** Exercise requirements **
Starting at the line that contains "Judging by the", quote every line through the end of the entries, word for word, skipping the pictures.

(Excerpts from a spatial dataset)
►
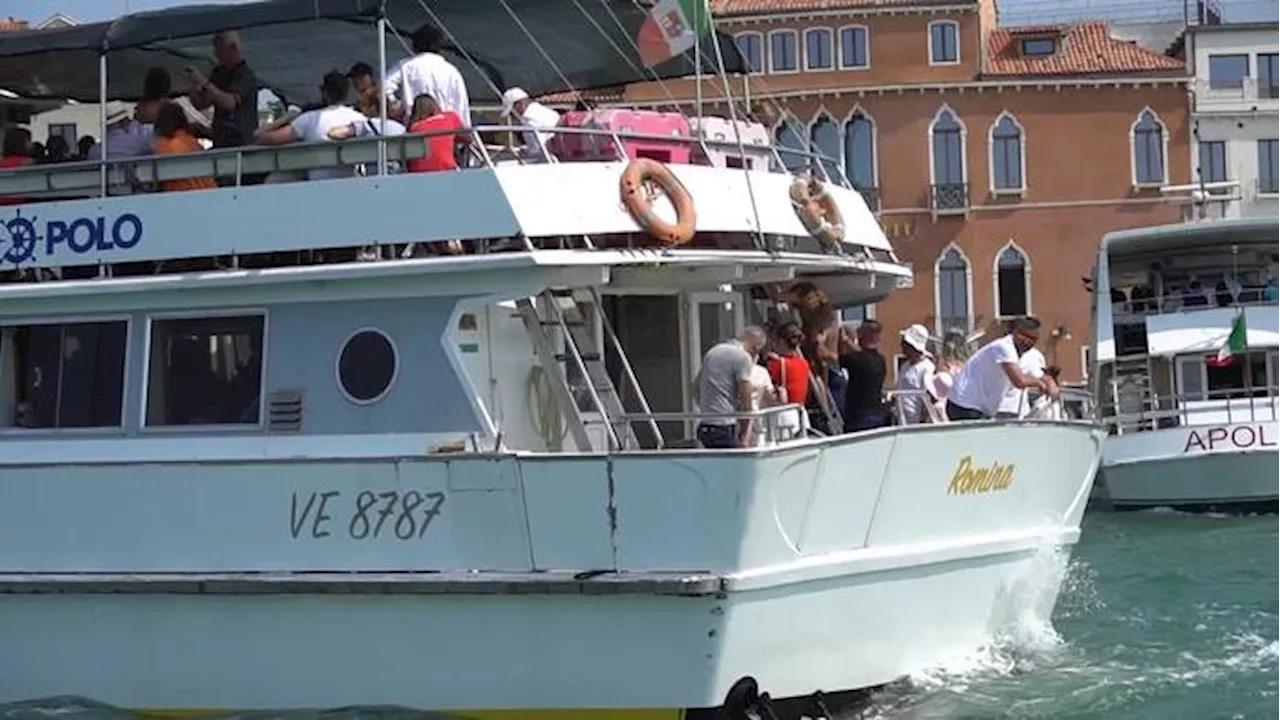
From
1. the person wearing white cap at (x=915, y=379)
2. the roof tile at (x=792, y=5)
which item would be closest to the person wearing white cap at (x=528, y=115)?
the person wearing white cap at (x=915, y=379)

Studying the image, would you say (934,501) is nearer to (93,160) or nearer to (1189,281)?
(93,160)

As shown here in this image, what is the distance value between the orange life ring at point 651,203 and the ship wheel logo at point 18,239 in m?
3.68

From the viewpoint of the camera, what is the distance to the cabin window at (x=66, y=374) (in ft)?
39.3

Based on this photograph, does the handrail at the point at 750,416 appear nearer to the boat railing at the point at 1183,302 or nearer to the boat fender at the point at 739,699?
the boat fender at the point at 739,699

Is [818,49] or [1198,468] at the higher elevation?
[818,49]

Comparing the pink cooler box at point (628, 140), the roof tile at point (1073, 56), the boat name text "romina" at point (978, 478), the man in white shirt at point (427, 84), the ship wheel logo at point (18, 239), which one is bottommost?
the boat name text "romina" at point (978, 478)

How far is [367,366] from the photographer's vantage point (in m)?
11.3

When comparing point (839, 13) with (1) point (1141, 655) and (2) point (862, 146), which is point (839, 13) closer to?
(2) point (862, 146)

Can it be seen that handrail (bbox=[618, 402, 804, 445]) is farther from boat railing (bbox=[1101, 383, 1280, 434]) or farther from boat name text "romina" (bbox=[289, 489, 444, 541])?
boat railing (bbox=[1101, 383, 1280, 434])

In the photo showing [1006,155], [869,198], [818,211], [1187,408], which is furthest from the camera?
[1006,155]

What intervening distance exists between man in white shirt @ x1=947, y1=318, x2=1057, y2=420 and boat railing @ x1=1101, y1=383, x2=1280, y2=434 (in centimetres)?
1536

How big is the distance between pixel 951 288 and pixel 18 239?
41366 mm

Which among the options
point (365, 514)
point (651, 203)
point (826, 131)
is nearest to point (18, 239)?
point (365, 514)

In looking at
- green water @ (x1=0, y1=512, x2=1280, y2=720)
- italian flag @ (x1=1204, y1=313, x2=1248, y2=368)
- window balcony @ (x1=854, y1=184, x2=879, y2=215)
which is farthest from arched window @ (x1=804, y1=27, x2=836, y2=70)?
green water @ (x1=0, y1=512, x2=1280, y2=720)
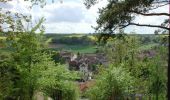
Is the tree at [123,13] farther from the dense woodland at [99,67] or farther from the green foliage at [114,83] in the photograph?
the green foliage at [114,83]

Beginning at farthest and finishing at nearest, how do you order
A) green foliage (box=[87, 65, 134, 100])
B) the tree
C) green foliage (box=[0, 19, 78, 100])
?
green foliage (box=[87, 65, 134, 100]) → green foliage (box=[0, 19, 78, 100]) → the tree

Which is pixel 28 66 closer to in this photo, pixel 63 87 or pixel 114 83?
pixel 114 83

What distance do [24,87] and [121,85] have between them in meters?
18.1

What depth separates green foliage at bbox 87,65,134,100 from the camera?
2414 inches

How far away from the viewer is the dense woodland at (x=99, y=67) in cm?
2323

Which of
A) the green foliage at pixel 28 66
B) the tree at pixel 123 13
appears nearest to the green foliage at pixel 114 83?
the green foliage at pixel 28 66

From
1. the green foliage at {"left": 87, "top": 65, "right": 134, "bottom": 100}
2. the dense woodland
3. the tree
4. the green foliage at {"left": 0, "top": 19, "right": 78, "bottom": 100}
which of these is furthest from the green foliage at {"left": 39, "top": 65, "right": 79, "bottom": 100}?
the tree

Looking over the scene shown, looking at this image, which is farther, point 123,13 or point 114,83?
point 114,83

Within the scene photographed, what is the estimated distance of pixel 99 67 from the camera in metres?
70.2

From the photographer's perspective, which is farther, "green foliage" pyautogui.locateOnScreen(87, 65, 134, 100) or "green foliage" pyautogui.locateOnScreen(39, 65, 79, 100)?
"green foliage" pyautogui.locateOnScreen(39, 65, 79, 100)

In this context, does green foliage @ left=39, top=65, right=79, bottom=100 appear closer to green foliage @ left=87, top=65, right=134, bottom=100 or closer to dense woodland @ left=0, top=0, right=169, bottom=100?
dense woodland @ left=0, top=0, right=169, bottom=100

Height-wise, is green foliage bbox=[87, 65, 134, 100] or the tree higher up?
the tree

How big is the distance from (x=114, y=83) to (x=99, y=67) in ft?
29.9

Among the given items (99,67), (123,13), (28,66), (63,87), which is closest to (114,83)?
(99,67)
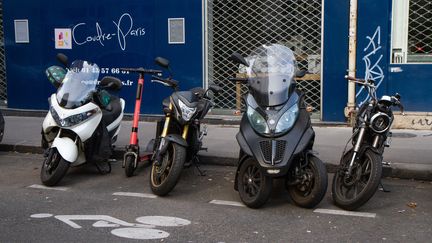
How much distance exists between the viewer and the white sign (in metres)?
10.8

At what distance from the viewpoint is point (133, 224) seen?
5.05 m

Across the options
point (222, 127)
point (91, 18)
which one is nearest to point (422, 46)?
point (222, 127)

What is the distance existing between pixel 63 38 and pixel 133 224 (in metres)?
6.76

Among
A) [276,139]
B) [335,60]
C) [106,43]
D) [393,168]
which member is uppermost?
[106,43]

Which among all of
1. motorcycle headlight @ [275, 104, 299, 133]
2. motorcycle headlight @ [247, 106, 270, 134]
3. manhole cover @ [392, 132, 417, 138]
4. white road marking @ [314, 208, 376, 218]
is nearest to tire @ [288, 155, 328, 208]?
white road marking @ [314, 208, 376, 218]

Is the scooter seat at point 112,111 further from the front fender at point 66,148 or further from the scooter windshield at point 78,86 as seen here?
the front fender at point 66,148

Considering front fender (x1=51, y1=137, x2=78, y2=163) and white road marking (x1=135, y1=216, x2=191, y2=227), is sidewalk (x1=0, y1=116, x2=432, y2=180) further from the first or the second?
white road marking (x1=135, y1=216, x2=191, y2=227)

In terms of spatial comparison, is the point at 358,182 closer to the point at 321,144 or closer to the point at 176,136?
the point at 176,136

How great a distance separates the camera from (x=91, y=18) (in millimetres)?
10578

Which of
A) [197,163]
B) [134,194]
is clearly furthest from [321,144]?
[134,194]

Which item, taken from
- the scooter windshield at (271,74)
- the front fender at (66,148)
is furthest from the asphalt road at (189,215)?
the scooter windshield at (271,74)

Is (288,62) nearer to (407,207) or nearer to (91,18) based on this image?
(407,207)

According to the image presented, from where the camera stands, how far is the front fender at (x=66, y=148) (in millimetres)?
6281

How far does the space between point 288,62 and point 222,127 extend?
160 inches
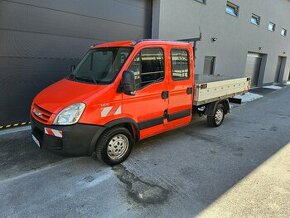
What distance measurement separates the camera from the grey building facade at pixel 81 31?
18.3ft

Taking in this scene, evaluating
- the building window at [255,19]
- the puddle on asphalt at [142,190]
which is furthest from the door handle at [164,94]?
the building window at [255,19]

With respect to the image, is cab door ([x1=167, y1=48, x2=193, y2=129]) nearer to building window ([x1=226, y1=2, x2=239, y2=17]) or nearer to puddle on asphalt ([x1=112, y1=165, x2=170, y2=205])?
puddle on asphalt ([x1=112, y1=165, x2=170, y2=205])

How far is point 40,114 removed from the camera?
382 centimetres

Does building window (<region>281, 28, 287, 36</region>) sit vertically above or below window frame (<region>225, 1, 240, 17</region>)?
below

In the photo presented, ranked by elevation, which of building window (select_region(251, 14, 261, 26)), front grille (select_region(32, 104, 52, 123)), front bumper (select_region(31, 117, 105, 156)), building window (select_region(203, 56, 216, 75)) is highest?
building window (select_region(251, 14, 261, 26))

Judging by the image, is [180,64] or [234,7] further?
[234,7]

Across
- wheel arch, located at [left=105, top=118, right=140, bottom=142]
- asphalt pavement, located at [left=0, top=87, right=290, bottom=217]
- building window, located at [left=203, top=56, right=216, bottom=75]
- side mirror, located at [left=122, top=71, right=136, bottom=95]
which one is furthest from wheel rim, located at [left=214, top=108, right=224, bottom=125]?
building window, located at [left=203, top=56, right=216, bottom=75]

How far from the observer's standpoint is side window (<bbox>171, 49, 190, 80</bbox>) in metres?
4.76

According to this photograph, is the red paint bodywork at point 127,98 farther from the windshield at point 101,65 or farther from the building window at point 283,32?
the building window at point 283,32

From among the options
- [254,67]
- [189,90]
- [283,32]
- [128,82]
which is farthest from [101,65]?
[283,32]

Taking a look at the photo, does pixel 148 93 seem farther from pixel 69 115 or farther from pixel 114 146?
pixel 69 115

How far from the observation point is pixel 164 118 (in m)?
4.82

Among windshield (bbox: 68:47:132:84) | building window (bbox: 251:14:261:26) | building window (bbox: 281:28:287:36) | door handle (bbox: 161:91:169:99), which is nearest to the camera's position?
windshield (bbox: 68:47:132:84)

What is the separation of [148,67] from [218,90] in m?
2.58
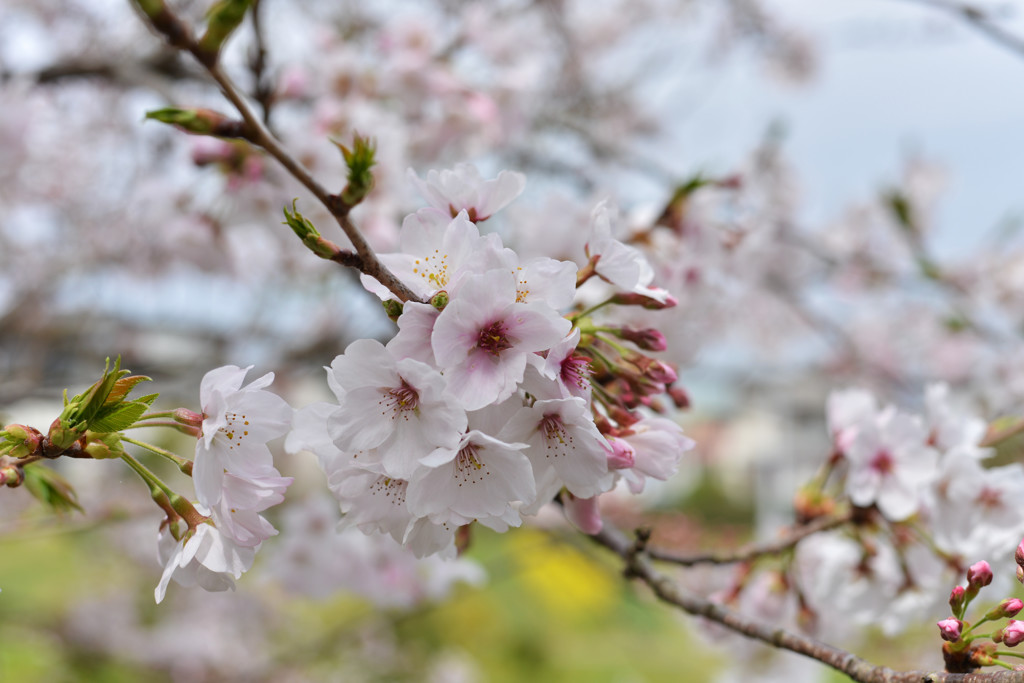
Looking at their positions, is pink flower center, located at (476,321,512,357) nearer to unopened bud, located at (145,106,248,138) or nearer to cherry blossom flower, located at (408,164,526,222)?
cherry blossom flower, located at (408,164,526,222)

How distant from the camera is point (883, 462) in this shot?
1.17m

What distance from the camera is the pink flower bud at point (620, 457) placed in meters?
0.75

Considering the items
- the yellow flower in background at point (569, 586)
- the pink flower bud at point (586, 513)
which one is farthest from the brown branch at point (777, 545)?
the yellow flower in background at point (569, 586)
◄
** Solution below **
Judging by the image, is [180,64] or [234,7] further?
[234,7]

Across
- wheel arch, located at [left=105, top=118, right=140, bottom=142]
- asphalt pavement, located at [left=0, top=87, right=290, bottom=217]
- building window, located at [left=203, top=56, right=216, bottom=75]
- side mirror, located at [left=122, top=71, right=136, bottom=95]
which one is furthest from wheel rim, located at [left=214, top=108, right=224, bottom=125]?
building window, located at [left=203, top=56, right=216, bottom=75]

How far from the observer's standpoint is side window (<bbox>171, 49, 190, 80</bbox>) in metres?
4.76

According to this photograph, is the red paint bodywork at point 127,98 farther from the windshield at point 101,65 or farther from the building window at point 283,32?
the building window at point 283,32

From among the options
- [254,67]
- [189,90]
- [283,32]
- [128,82]
which is farthest from [101,65]?
[283,32]

Taking a look at the photo, does pixel 148 93 seem farther from pixel 69 115 or farther from pixel 114 146?
pixel 69 115

How far from the observation point is pixel 164 118 (in m)?
4.82

Among windshield (bbox: 68:47:132:84) | building window (bbox: 251:14:261:26) | building window (bbox: 281:28:287:36) | door handle (bbox: 161:91:169:99), which is nearest to the camera's position?
windshield (bbox: 68:47:132:84)

What is the separation of [148,67] from [218,90] in m?
2.58
Looking at their positions, is pink flower center, located at (476,321,512,357) nearer to unopened bud, located at (145,106,248,138) or nearer to cherry blossom flower, located at (408,164,526,222)?
cherry blossom flower, located at (408,164,526,222)

How distant from the camera is point (883, 462) in this shot?
1.17m

What distance from the camera is the pink flower bud at point (620, 457) placed in meters?
0.75

Considering the items
- the yellow flower in background at point (569, 586)
- the pink flower bud at point (586, 513)
which one is farthest from the brown branch at point (777, 545)?
the yellow flower in background at point (569, 586)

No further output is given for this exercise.